Saved entries:
=== Section Start ===

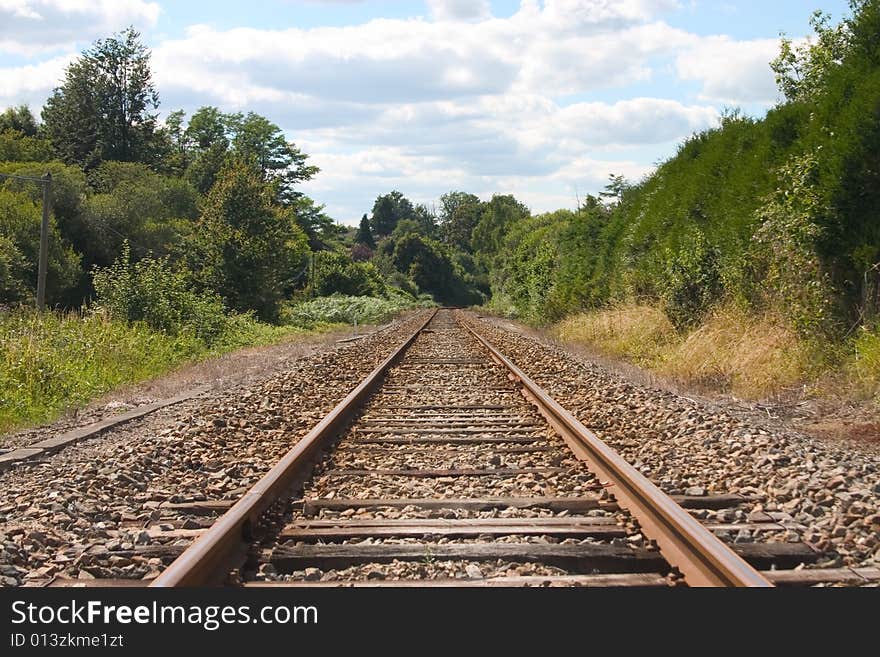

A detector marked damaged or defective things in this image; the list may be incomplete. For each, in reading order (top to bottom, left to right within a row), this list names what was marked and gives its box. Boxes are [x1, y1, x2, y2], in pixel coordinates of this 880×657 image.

rusty rail surface [154, 310, 440, 588]
rusty rail surface [460, 316, 768, 588]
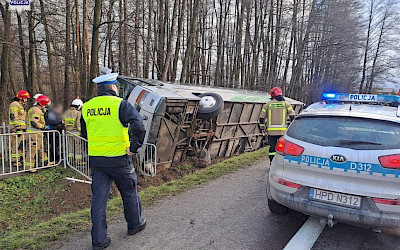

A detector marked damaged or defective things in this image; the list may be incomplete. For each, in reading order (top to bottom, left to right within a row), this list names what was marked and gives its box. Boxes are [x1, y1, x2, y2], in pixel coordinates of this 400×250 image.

overturned bus [115, 76, 304, 170]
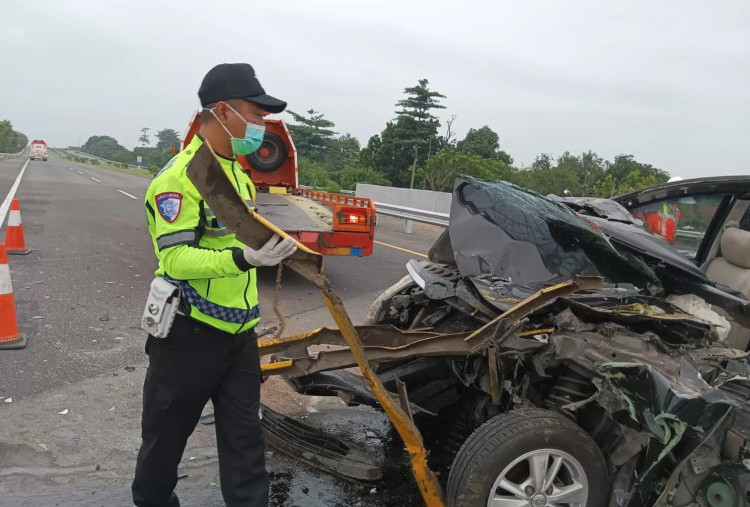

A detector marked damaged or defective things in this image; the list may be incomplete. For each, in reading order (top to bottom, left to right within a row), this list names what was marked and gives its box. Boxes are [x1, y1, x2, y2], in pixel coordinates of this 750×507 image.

wrecked car [262, 177, 750, 506]
shattered windshield [450, 178, 660, 290]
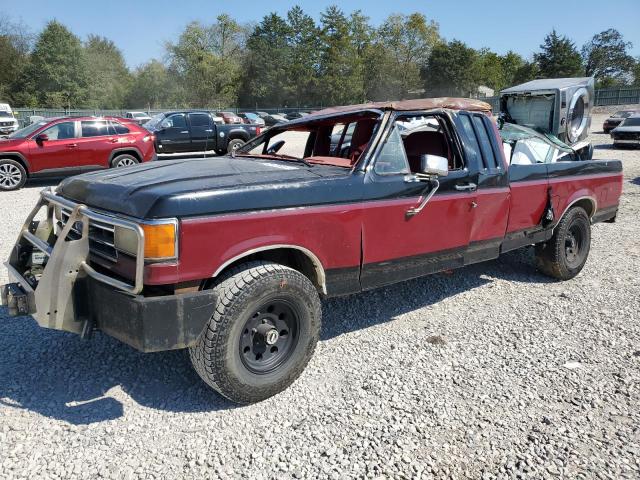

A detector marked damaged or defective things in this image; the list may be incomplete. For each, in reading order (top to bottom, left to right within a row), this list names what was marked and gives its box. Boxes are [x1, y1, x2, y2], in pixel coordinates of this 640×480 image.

damaged pickup truck [0, 97, 620, 404]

=== Section End ===

Exercise details →
Copy exactly the lines from the one containing "this 400×250 image." to the end of the records, both included, and leave the pictures out.

Response below →
A detector marked damaged or defective things in this image; the list may be incomplete. For each, in reading order (top to bottom, left to right within a row), this list names what was marked and gives its box. Boxes are [x1, y1, x2, y2], in pixel coordinates of this 400×250 image.

overturned bus [115, 76, 304, 170]

A detector marked damaged or defective things in this image; the list may be incomplete. For each, in reading order (top to bottom, left to right within a row), this list names what was marked and gives its box. Boxes are [x1, y1, x2, y2], in pixel coordinates of this 750×507 image.

wrecked car [262, 177, 750, 506]
shattered windshield [450, 178, 660, 290]

A detector marked damaged or defective things in this image; the list may be incomplete. For each, in reading order (top to bottom, left to right within a row), this list names what was marked and gives its box. Boxes are [x1, y1, x2, y2], in pixel coordinates of this 640×480 image.

damaged pickup truck [0, 97, 620, 404]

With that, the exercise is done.